Closures Follow Strong Year For Smaller Caps

Last March the Dreyfus Corporation said it would close its mid-cap value fund as soon as its assets reached $1.4 billion. At the time, the fund had roughly half that amount in its coffers, a little more than $632 million, and executives guessed it would quickly fill to capacity.

They were right. Dreyfus said last week that the fund had attracted the benchmark $1.4 billion, doubling its size in about nine months. It shut its doors to new investors on Jan. 7.

In a year in which most equity funds posted negative flows, a host of funds that invest in mid- to small-cap stocks have attracted so much in assets that they have chosen to close their doors to new money. To name just a few, Boston Partners Asset Management's Small Cap Value II Fund, Artisan Fund's Mid Cap Fund and MPM Capital's BioEquities Fund have all closed to new investors in the past month.

"The industry as a whole has not had a great year in 2001, but you always have to look behind the overall statements to the details that are there," said Don Cassidy, a senior analyst at Lipper. "If you were a small fund shop and you managed a small-cap value fund and a small-cap bond fund, you had a heck of a year."

Between January and November of 2001, mid-cap value funds saw net inflows of about $16.3 billion, while mid-cap growth products posted inflows of only $4.5 billion, according to Financial Research Corp. And last November alone, small-cap value products attracted more than $1.2 billion and mid-cap value funds attracted $486 million.

Analysts say the spate of closures is largely the result of smaller-cap funds' sensitivity to the amount of assets under management. "It's the one area that's performing well and, therefore, getting inflows," said Russ Kinnel, an analyst at Morningstar. "And it's most sensitive to asset size."

Maintaining Maneuverability

So, time and again, when funds close to new money, portfolio managers say they are trying to preserve the fund's ability to maneuver adroitly among mid- to small-cap stocks, easily getting in and out of those equities when the getting is good.
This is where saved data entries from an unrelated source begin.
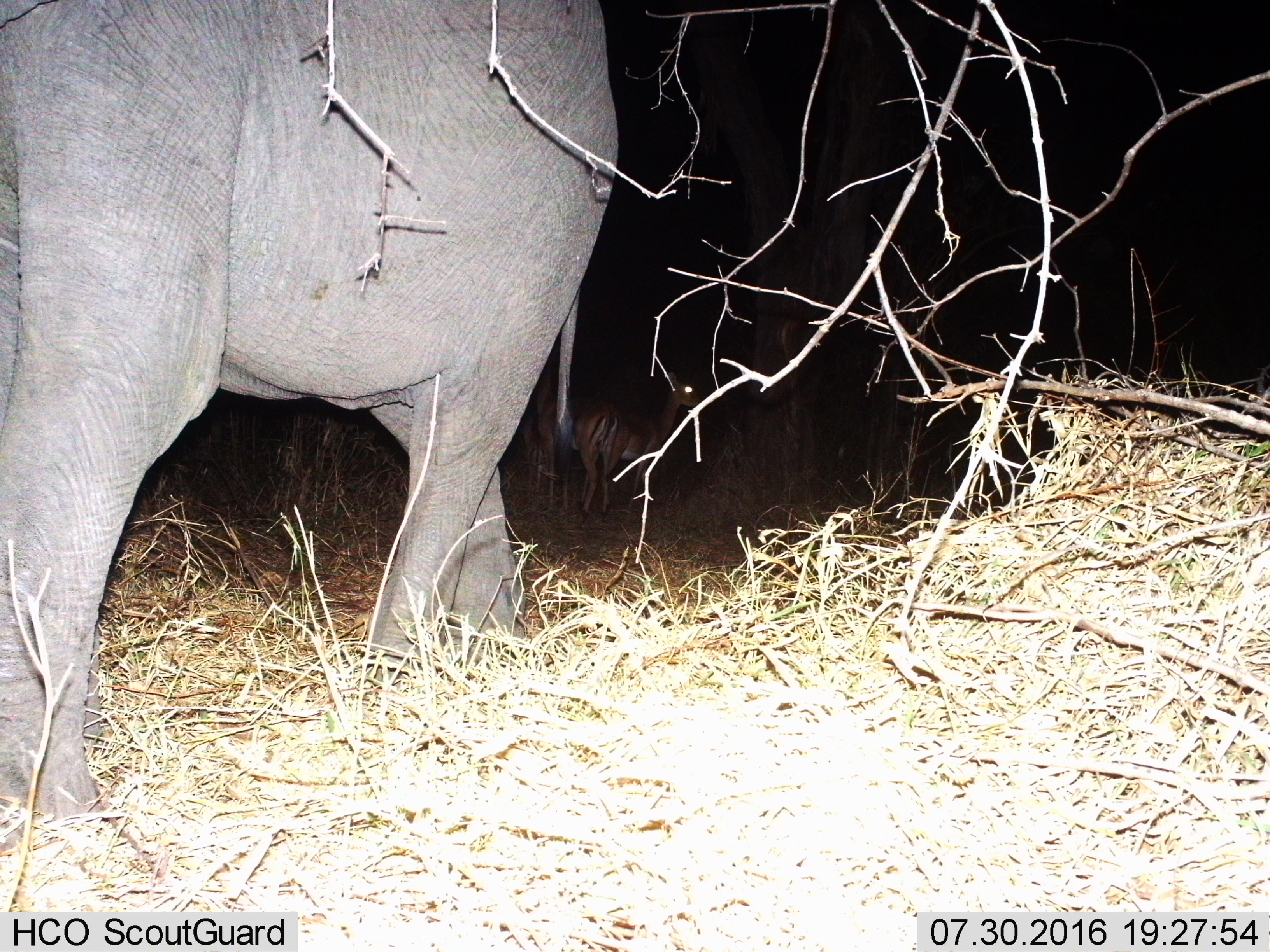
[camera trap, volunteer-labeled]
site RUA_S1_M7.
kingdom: Animalia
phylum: Chordata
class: Mammalia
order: Proboscidea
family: Elephantidae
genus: Loxodonta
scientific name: Loxodonta africana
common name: african bush elephant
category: elephant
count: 1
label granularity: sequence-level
In fact, of the 54 funds that closed to new investors in 2001, 11 were value products and 15 were small-cap funds, Cassidy said.

Kurt von Emster, who manages MPM's BioEquities Fund, a small-cap fund that is now closed to new investors, said that until November of last year he had managed a biotech fund for Franklin Templeton. That product grew to $1.7 billion, which proved too unwieldy to invest in stocks with smaller capitalizations. When he took over the MPM product he decided to avoid the problem by closing the fund to new money.
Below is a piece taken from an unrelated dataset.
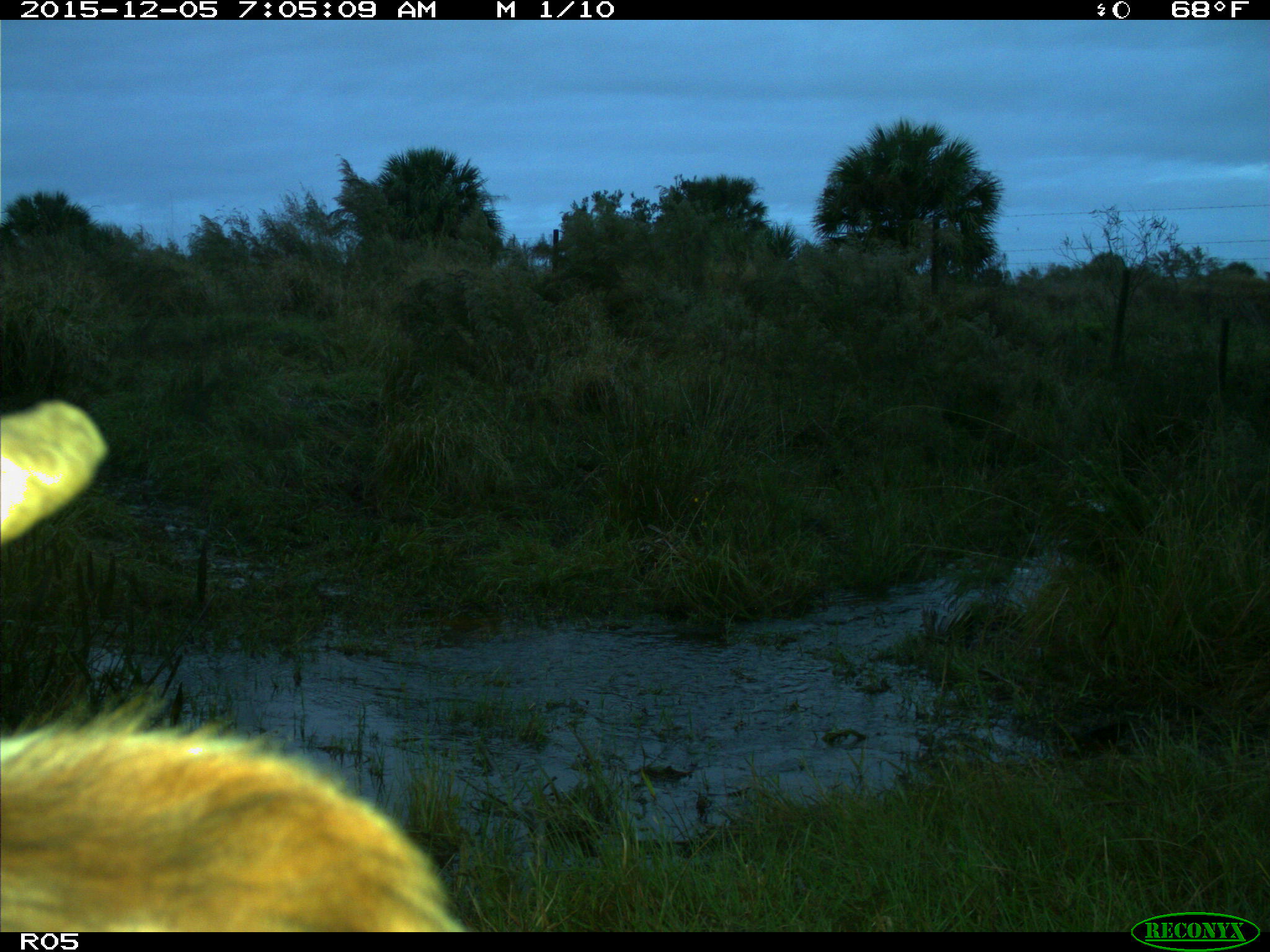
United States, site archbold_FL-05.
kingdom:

"It was too large to do a lot of that smaller-cap investing, which is something we want to be able to do here at MPM," he said.

Overall, the number of fund closures has risen markedly. Thirteen funds, many of them international products, closed to new investors in 1998. The next year 27 funds closed to new money. There were 78 the year after that. And, in 2001, 51 funds shuttered to those who didn't hold shares.

Slight Slowdown

Analysts say the pace slowed only slightly in 2001 for the same reasons the entire industry slowed: a slumping economy and the terrorist attacks in September. But they point out that not all of the closures were due to a massive influx of assets.
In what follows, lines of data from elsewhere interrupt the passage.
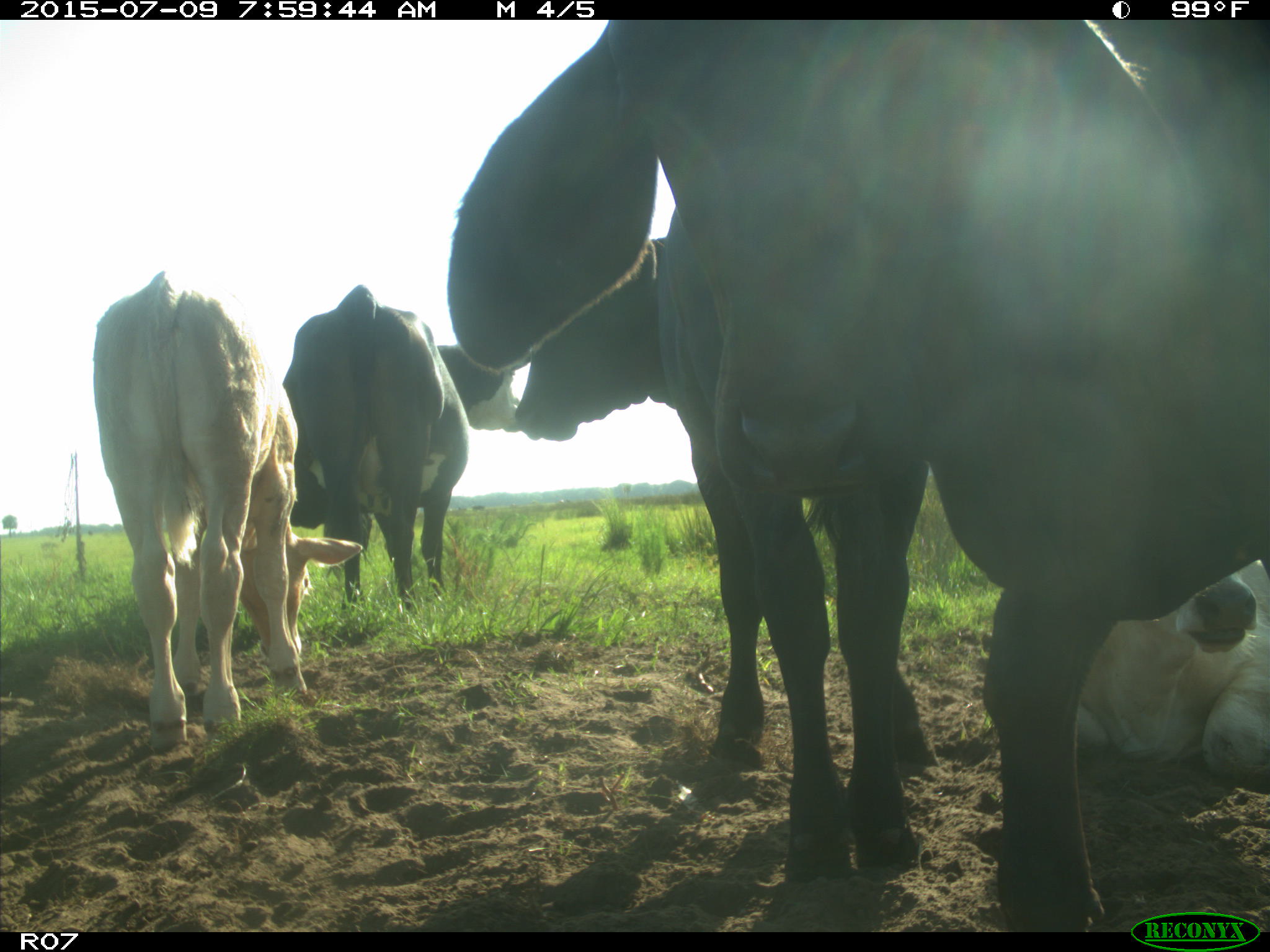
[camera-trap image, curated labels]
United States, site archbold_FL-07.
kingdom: Animalia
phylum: Chordata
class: Mammalia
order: Artiodactyla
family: Bovidae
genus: Bos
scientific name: Bos taurus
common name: domestic cow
In some cases, funds were re-branded or shut down altogether after mergers or changes in strategy. For example, Mercury Funds, a unit of Merrill Lynch, said it closed some funds to new investors after assets dwindled and executives decided to stop selling the products through third parties. And Zurich Scudder closed more than two dozen funds in December of 2000 after its merger with Kemper, a spokeswoman said.

Kinnel speculates that half of the closures in recent years have been the result of mergers between fund companies. Many other closures, he said, are the result of changes in strategy. "But certainly the real closing was driven by small growth putting up huge numbers and being sensitive to inflows," he said.